CN107908642A

CN107908642A - Industry text entities extracting method based on distributed platform

Info

Publication number: CN107908642A
Application number: CN201710902720.0A
Authority: CN
Inventors: 武克杰; 周书勇
Original assignee: Jiangsu Huatong Sheng Yun Technology Co Ltd
Current assignee: Jiangsu Huatong Sheng Yun Technology Co Ltd
Priority date: 2017-09-29
Filing date: 2017-09-29
Publication date: 2018-04-13
Anticipated expiration: 2037-09-29
Also published as: CN107908642B

Abstract

The invention discloses a kind of industry text entities extracting method based on distributed platform, including：Relationship characteristic model is obtained using deep learning neural metwork training text data set；The relationship characteristic of extraction is generated into multiple elasticity distribution formula relationship characteristic data set RDD；The category feature model extraction category feature that data set in RDD is obtained by improved non-linear svm classifier Algorithm for Training；Corresponding linguistic context physical model is found according to the category feature of extraction, and the solid data in the text for corresponding to category feature is extracted by trained physical model；Judge whether this quantity of corresponding linguistic context text exceedes given threshold, if exceed threshold value, the re -training linguistic context physical model, utilizes the solid data in the text of the corresponding category feature of physical model extraction of re -training, otherwise, text entities feature and text data are preserved.The text feature entity under different context can be handled, effectively increases the efficiency and extraction entity accuracy rate of entity extraction.

Description

Industry text entities extracting method based on distributed platform

Technical field

The present invention relates to a kind of extracting method of text entities, more particularly to a kind of industry text based on distributed platform This entity extraction method.

Background technology

Traditional Text Extraction is using pattern match Relation extraction method, the Relation extraction based on dictionary driving, base In Relation extraction method of machine learning etc., these first most of methods are that word frequency is higher in the method extraction text by participle Word as effective entity.These methods are suitable for the relatively simple scene of entity in text, but under different context, these Method cannot effectively distinguish entity under different context, need not will can split originally or the segmentation and conjunction of merged entity mistake And.

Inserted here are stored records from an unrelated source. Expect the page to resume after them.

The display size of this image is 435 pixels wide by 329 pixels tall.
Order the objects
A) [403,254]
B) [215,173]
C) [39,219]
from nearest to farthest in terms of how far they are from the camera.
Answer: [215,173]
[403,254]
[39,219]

Meanwhile word of the traditional detection method to the mistake for not having to occur in former text, it is difficult to be carried out by segmenting method Extraction.

Occur many extraction instance methods based on deep learning in the recent period, wherein extraction entity algorithm is divided into calculated performance It is not higher that relatively good but extraction is accurate, two kinds of models that extraction accuracy is higher but calculated performance is slow.Such as fast linear Entity extraction model, convolutional neural networks are exactly accelerated model, and non-linear entity extraction model, deep neural network model are exactly The relatively good model of accuracy.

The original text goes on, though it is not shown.